金融庁判断 過払い金返還請求の記録を信用情報より削除要請

平成22年1月14日,金融庁が「改正貸金業法」の完全施行に向けて,信用情報から過払い金返還請求の記録を削除することが,「指定信用情報機関」認定(※)の条件としていることを発表しました。

 債務整理を伴わない,過払い金返還請求のみの場合,金融庁には「返還請求は顧客の正当な権利で,信用情報と直接関係しない」との見解があります。それに比べて貸金業界は過払い金の返還請求をする人は貸し倒れのリスクが高いとして,業界の信用情報機関である日本信用情報機構(JICC)ではコード71(契約見直し)という区分で5年間登録されます。こうなれば何も落ち度はないのに,5年間新たなローンを組むことを制限される,クレジットカードが使えなくなるという事態も起こります。
 私たち弁護士は,依頼人の方から直接相談を受ける立場として,貸し倒れのリスクが高いどころか,過払い金を請求する人は,長年にわたって真面目に返済している人が実に多いことを感じています。
 平成19年4月に当事務所で受任した依頼者は,過払い金を請求しただけであるにもかかわらず,大手消費者金融2社がその加盟する信用情報機関にコード32(債務整理)として情報を登録し,ほかの金融機関からの新たな融資を受けることができなかったため,当事務所は,依頼者の精神的損害を賠償させるべく,大手消費者金融2社,全国信用情報センター連合会(日本信用情報機構の前身・全情連)に加盟している信用情報機関に対して,合計400万円の慰謝料を請求しました。
 このような深刻な事態を受け,金融庁は,各信用情報機関に対し,過払い金返還請求に対しては,借金があることを前提とした「債務整理」や「延滞」による登録を行わないよう要請しました。
 これを受けて全情連では,平成19年9月より過払い金の返還請求に対してはコード71(契約見直し)という新たな区分による登録を適用すると発表しました。
⁂
▶ _問題_:
1: 過払い金返還請求と信用情報についての文章のうち、「平成19年4月に当事務所で受」から「録を適用すると発表しました。」までを一字一句そのまま書き写してください。
2: 過払い金返還請求と信用情報についての文章に出てくる日付(年月日または年月)を、すべて書き出してください。
3: 過払い金返還請求と信用情報についての文章の最後の文に続けて、その先を書いてください。

▶ _与えられた情報_:
⁂
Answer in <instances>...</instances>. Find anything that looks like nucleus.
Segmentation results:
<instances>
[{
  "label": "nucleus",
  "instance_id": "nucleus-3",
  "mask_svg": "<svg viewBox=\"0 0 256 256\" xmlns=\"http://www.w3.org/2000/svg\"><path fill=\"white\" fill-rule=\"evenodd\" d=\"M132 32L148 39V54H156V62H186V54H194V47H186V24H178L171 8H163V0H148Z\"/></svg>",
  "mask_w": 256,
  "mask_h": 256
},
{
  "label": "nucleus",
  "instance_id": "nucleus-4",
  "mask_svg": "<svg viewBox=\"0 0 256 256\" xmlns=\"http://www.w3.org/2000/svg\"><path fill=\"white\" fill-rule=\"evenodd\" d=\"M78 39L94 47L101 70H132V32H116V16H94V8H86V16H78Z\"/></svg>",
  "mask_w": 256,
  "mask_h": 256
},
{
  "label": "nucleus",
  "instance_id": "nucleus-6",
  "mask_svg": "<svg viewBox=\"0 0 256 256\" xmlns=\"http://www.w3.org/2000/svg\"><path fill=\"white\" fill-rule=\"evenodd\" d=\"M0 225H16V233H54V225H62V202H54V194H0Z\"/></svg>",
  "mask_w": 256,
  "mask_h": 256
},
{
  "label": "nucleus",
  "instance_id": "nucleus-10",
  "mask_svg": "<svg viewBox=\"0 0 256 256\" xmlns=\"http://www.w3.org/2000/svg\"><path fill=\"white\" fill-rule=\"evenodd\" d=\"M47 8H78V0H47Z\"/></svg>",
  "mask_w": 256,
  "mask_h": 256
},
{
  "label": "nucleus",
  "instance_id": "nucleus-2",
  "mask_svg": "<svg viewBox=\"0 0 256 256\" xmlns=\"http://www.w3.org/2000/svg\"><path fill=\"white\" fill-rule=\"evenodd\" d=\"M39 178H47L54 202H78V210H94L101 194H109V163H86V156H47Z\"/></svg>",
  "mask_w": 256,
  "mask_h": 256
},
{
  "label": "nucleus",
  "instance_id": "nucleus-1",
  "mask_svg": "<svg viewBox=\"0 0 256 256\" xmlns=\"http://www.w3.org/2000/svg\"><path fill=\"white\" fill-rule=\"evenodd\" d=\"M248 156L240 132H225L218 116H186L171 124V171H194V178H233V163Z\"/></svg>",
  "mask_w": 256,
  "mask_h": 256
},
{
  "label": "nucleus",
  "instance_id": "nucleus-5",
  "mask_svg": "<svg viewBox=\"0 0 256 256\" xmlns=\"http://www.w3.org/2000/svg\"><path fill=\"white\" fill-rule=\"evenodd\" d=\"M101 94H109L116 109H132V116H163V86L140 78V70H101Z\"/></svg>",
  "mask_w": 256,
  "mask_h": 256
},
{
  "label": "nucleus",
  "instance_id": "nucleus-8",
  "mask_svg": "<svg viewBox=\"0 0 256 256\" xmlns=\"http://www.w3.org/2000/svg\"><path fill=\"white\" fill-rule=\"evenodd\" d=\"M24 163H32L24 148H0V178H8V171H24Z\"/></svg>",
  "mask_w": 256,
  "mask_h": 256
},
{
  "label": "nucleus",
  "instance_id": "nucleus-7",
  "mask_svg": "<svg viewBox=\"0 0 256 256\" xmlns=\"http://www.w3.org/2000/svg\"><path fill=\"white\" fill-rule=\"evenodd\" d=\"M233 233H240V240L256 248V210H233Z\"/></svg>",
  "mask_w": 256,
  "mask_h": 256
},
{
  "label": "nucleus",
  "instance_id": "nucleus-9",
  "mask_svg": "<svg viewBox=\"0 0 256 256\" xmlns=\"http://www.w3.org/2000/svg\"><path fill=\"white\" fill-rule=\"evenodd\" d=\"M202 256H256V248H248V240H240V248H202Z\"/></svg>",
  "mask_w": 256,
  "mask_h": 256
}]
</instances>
⁂
▶ _解答_:
1:
平成19年4月に当事務所で受任した依頼者は,過払い金を請求しただけであるにもかかわらず,大手消費者金融2社がその加盟する信用情報機関にコード32(債務整理)として情報を登録し,ほかの金融機関からの新たな融資を受けることができなかったため,当事務所は,依頼者の精神的損害を賠償させるべく,大手消費者金融2社,全国信用情報センター連合会(日本信用情報機構の前身・全情連)に加盟している信用情報機関に対して,合計400万円の慰謝料を請求しました。
 このような深刻な事態を受け,金融庁は,各信用情報機関に対し,過払い金返還請求に対しては,借金があることを前提とした「債務整理」や「延滞」による登録を行わないよう要請しました。
 これを受けて全情連では,平成19年9月より過払い金の返還請求に対してはコード71(契約見直し)という新たな区分による登録を適用すると発表しました。

2: 平成22年1月14日、平成19年4月、平成19年9月

3:
 この際,当事務所では
「本人の返済能力に問題がないことを明確にするという点では評価できます。しかし,『契約見直し』は,貸金業者に対して過払い金の返還請求を行ったという事実を示すものです。法律上無効となるグレーゾーン金利を知っており,あとから過払い金の返還請求をする可能性のある人に対して,貸金業者が新規の貸付を行う可能性は極めて低いと思われます。過払い金の返還請求は,法律上借金はすでに消滅していることが前提となっているのですから,「契約見直し」ではなく,端的に「完済」とすべきです」
と提言しています。
以上のような一連の行動成果のあれわれとして,今回の金融庁の判断を歓迎し,ぜひとも過払い金返還請求の信用情報からの削除を,信用情報機関と貸金業者は実行してほしいと願っています。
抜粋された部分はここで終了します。